二松学舎大附は1回裏の攻撃から上野学園のエース・傍島開平に襲いかかる。1番・堀川尚希の左前安打に続き、3番・平間陸斗の内野安打、4番・永井敦士が四球で満塁とし、5番・畠山大豪の左前適時打で2者生還。さらに6番・秋広涼太のセンターオーバーの二塁打で2点を追加して、初回に4点を入れる。
3回裏には、秋広がライトスタンドにライナーでぶち込む本塁打を放つ。さらに4回裏には、8番で先発投手でもある市川睦がライトオーバーの三塁打を放ち、2番・鳥羽晃平が右前安打で迎え入れ、6対0。
これだけやられれば、普通の投手なら、自信を失い、おどおどしてもおかしくないところだ。しかし、夏の太陽の下でもほとんど日焼けしない、黒縁のメガネが印象的な上野学園のエース・傍島は、神宮球場のマウンドを楽しむかのように、時おり笑顔をみせて投球する。こうなると、いつの間にか傍島のペースになり、その後は得点を許さなくなる。
しかし二松学舎大附の先発の左腕・市川は完璧投球。140キロ前後のストレートに、スライダー、チェンジアップなどを効果的に使い、3回をパーフェクトに抑える。春の段階ではまだ気持ちの弱さが垣間見えたが、堂々とした投球で、球威も増した。結局9回を投げて、奪三振12の快投。
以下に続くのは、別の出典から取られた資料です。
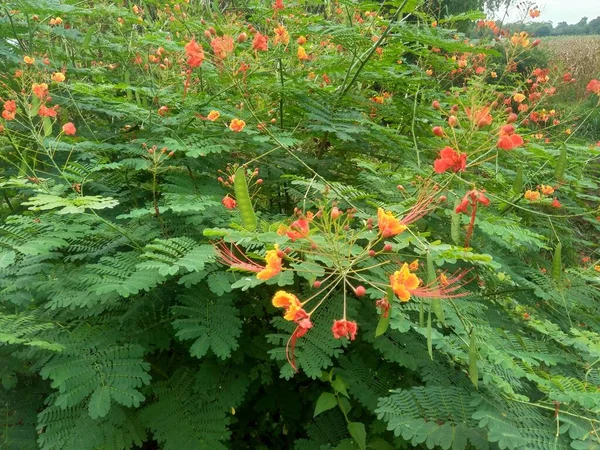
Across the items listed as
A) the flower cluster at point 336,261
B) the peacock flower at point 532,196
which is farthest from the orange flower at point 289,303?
the peacock flower at point 532,196

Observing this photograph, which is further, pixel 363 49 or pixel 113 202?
pixel 363 49

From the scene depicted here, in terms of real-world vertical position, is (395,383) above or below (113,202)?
below

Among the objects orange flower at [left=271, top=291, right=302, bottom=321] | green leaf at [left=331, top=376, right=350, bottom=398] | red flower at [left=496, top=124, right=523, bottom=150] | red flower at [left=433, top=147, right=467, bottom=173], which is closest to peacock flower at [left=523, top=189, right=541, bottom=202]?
red flower at [left=496, top=124, right=523, bottom=150]

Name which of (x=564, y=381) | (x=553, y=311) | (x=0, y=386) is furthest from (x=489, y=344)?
(x=0, y=386)

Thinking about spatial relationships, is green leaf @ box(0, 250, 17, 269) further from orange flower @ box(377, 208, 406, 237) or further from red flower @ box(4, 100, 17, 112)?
orange flower @ box(377, 208, 406, 237)

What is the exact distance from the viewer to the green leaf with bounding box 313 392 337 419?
1.58 metres

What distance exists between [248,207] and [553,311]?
1690mm

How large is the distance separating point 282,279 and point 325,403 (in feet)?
1.66

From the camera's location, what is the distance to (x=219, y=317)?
1681mm

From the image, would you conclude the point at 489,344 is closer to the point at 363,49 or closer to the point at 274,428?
the point at 274,428

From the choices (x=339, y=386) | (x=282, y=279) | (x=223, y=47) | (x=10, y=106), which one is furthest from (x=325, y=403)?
(x=10, y=106)

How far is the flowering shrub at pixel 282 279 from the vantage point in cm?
138

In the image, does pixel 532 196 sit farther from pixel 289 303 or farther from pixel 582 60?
pixel 582 60

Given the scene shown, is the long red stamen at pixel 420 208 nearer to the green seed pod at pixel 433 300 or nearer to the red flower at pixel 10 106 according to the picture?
the green seed pod at pixel 433 300
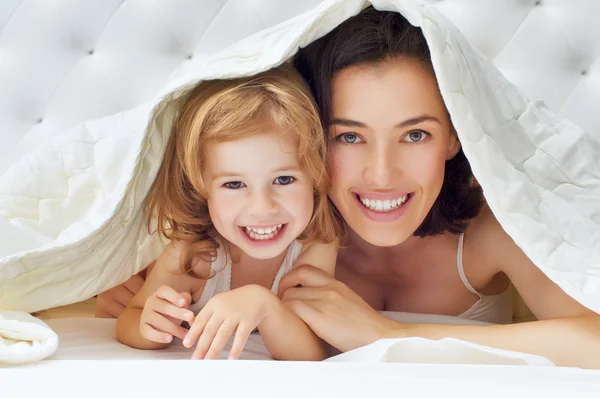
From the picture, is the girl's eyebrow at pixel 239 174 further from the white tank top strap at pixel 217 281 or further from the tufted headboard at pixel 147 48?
the tufted headboard at pixel 147 48

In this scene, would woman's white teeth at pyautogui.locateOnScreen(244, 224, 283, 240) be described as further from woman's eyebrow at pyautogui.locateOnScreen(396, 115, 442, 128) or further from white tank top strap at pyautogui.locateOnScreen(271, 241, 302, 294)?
woman's eyebrow at pyautogui.locateOnScreen(396, 115, 442, 128)

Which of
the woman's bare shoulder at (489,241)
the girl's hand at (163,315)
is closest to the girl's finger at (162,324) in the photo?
the girl's hand at (163,315)

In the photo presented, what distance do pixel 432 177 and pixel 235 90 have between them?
0.38 metres

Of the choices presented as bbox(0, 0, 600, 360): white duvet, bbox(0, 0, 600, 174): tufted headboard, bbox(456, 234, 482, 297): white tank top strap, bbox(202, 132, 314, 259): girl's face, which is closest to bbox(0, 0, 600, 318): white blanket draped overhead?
bbox(0, 0, 600, 360): white duvet

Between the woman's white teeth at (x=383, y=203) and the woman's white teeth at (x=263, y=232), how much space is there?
6.5 inches

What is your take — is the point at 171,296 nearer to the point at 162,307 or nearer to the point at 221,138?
the point at 162,307

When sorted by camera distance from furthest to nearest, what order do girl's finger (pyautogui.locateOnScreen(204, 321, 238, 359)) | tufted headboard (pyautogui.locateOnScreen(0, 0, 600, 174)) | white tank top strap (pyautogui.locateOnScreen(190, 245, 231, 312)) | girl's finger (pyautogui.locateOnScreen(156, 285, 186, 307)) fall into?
tufted headboard (pyautogui.locateOnScreen(0, 0, 600, 174)), white tank top strap (pyautogui.locateOnScreen(190, 245, 231, 312)), girl's finger (pyautogui.locateOnScreen(156, 285, 186, 307)), girl's finger (pyautogui.locateOnScreen(204, 321, 238, 359))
ただし上野学園の3番・田所佑斗だけは合っており、4回表に初安打となる右前安打を打ったほか、7回表には右中間を破る二塁打を放ち、4番・傍島の中前安打、5番・繫在家一郎の中犠飛で、唯一の得点を挙げた。
結局6対1で二松学舎大附の勝利。上野学園にすれば、投打に力の差をみせつけられたのは確かだ。それでも、普通のチームなら序盤の6点で、ズルズルとコールドゲームに向かうところだが、9回まで戦い抜いたことは、次への財産になる。
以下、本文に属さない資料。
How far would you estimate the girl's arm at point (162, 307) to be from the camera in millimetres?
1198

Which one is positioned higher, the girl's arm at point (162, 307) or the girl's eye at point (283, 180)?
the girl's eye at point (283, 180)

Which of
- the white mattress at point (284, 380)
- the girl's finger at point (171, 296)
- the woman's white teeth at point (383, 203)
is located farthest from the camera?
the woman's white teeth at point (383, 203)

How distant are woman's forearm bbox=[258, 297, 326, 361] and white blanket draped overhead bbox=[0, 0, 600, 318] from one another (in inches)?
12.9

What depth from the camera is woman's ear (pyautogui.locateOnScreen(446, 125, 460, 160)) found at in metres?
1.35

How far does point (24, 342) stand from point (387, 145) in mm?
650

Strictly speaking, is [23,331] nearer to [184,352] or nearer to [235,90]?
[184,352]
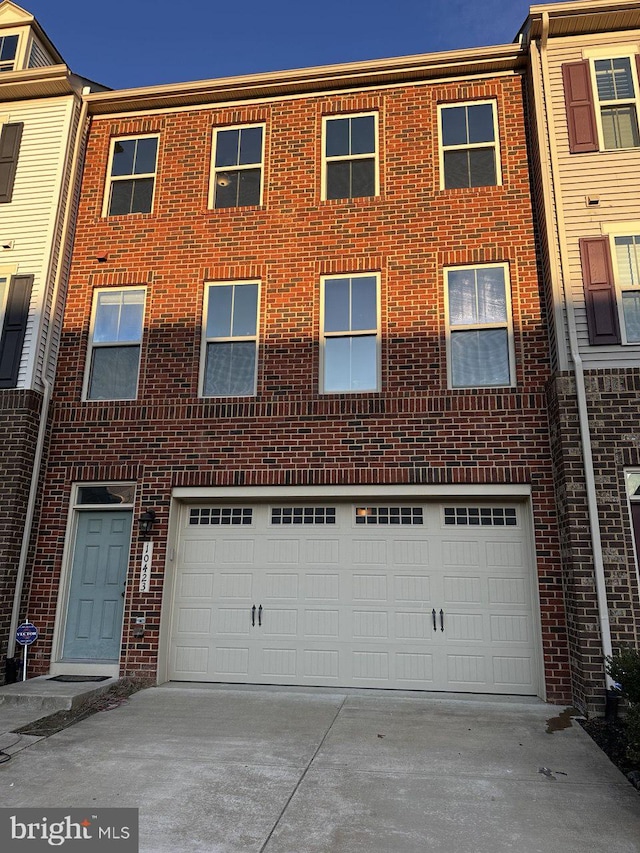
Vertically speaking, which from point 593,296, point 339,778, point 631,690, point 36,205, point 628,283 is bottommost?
point 339,778

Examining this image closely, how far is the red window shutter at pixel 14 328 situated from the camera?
8.36m

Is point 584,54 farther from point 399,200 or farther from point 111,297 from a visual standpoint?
point 111,297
それにしても上野学園のエース・傍島は、昨年の秋から見ているが、見るごとに成長を感じられる選手だった。最後まで笑顔を忘れず、自分たちの野球を貫いたこの夏の経験は、きっと次の代に受け継がれていくだろう。
勝った二松学舎大附は、次は、宿命のライバルといっていい関東一と対戦する。エース・市川の成長で、戦力は確実にアップしている。エースで主将の高橋晴擁する関東一との一戦は、激しい戦いになるに違いない。